Why work for a nonprofit?
The nonprofit sector employs 14 million people, almost 11% of the U.S. workforce; more than in the construction, utilities, and entertainment industries combined. Nonprofit organizations need a wide variety of skill sets to operate effectively – business management, marketing and communications, human resources, information technology, accounting, education, social work and more. Many nonprofits, including Public Allies, pay competitive salaries for many positions (many people are surprised, for example, to learn that the average nonprofit executive director in Milwaukee earns about $90,000 a year) and offer a full array of benefits, including health care, matching 401k plans, and generous vacation. One recent study found that nonprofit employees enjoyed their jobs and employers more than private sector and public sector employees doing similar jobs. At nonprofit organizations, people can have a great career while also making a great difference.
What's the best way to write for the following essay question: "Please choose one of our 5 core values (collaboration, continuous learning, diversity / inclusion, integrity, focus on assets) that most resonates with you. Please share a personal story (from your educational, professional, or volunteering experience) that illustrates why."
Some questions that could get you thinking about this include:
- What does the value that you chose mean to you?

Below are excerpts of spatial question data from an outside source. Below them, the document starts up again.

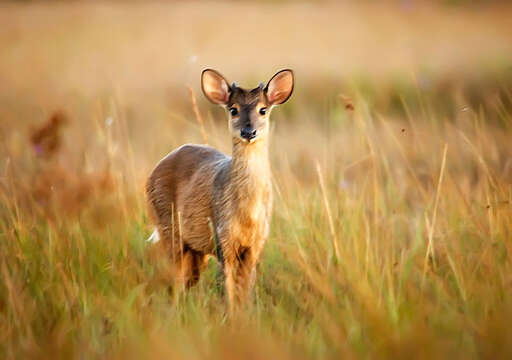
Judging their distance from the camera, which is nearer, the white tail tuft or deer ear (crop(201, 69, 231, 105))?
deer ear (crop(201, 69, 231, 105))

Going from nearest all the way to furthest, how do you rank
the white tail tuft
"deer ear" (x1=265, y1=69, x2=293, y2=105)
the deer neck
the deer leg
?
1. the deer leg
2. the deer neck
3. "deer ear" (x1=265, y1=69, x2=293, y2=105)
4. the white tail tuft

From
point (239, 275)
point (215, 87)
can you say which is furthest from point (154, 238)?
point (215, 87)

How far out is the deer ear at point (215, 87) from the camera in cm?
457

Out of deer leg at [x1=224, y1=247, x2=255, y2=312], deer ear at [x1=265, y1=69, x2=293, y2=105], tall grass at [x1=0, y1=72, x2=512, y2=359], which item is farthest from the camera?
deer ear at [x1=265, y1=69, x2=293, y2=105]

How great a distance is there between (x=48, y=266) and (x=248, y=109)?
140 centimetres

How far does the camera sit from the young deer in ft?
14.0

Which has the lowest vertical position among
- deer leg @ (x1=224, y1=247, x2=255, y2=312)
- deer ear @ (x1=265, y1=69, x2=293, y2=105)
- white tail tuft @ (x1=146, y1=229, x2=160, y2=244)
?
deer leg @ (x1=224, y1=247, x2=255, y2=312)

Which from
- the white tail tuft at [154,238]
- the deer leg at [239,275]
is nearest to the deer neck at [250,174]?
the deer leg at [239,275]

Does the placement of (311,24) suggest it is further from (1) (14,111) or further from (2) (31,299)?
(2) (31,299)

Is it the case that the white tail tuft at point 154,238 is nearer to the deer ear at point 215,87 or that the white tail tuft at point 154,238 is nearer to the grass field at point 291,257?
the grass field at point 291,257

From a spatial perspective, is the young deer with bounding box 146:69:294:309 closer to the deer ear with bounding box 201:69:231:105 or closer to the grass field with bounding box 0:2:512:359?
the deer ear with bounding box 201:69:231:105

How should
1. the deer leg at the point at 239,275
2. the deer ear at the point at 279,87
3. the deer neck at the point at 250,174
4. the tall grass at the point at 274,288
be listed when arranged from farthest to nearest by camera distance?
the deer ear at the point at 279,87 → the deer neck at the point at 250,174 → the deer leg at the point at 239,275 → the tall grass at the point at 274,288

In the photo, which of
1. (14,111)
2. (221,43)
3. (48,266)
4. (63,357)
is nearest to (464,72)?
(221,43)

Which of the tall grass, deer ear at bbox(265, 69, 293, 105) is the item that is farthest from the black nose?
the tall grass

- How did that value play out in the personal story you are telling?
- How did the value help you grow personally and/or professionally?
- Looking forward, how is this value going to support your success in completing the Public Allies Apprenticeship?...in your overall career goals?

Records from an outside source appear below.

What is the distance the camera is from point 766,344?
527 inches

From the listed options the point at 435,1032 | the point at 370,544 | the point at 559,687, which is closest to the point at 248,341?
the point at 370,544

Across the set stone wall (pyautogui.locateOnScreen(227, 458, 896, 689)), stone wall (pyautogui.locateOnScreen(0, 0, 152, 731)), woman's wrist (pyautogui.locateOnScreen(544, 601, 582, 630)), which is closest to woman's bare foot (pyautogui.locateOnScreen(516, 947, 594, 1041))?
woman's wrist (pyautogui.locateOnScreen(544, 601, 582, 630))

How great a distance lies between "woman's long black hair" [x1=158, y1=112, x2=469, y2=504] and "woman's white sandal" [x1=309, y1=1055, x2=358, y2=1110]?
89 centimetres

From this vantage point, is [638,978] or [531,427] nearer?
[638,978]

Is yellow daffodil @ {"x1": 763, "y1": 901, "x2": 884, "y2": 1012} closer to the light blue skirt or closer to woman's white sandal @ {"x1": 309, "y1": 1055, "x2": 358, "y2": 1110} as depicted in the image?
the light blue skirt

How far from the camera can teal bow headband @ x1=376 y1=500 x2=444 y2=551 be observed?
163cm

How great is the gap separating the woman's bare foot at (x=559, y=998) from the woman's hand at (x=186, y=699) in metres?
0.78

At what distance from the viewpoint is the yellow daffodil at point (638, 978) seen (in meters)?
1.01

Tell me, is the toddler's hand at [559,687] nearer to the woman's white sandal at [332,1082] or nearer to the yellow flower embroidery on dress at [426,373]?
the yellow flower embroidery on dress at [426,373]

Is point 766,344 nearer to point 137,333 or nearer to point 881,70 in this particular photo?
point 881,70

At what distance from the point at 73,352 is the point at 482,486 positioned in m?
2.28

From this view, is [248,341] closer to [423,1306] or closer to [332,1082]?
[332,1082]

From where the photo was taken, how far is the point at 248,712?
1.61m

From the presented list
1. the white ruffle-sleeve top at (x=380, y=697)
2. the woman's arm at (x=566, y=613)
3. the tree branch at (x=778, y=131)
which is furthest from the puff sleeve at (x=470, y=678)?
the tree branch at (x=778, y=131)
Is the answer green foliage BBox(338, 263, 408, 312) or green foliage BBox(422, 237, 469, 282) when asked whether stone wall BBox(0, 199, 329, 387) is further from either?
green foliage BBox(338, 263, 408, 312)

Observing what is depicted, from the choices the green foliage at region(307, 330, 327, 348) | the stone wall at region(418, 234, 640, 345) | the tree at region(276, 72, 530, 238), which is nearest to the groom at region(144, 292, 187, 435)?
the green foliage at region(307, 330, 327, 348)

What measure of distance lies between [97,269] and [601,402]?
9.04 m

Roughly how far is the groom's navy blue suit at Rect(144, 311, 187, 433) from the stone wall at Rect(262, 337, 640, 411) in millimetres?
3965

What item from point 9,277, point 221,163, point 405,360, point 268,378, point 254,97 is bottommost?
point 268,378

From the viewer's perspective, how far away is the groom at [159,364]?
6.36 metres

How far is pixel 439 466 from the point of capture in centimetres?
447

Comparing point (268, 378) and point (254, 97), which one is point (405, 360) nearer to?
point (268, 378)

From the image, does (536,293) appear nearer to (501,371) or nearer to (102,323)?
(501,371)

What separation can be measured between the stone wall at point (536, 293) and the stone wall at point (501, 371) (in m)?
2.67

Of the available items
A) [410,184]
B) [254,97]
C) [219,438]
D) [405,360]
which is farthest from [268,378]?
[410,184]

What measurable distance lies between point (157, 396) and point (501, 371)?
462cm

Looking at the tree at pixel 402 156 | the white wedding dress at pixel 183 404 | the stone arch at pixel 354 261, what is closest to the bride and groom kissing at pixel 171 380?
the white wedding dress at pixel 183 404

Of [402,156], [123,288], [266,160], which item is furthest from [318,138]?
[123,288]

You have a limited amount of space, so don't feel that you have to answer every question. We'd rather have you "deep-dive" into two or three of those questions, so we can get a better understanding your attitude and vision for your work.
What's the best way to write for the following essay question: "Share one example of how you practiced leadership in improving the community."
You may want to start with the "W’s" - Who was involved, what actions did you take, and what was accomplished. Also, "Community" could refer to a "geographic location" (i.e. your neighborhood, your school, etc.) and/or it could refer to a shared identity, affinity or interest (i.e. recently emigrated, volunteer church choir, etc) But beyond that, reviewers will want to know how you practiced the Public Allies Values:
- Asset-Based Approach: Share examples of the strengths or assets of the community you leveraged to make the project of a success.
- Continuous Learning: How did your definition of "community" change or evolve as a result of this activity?
- Collaboration: What other partners did you engage in this project?
- Integrity: How have you continued your participation in that project? If there were mistakes made, how did you resolve them?
- Diversity / Inclusion: How did you practice diversity and inclusion in your leadership?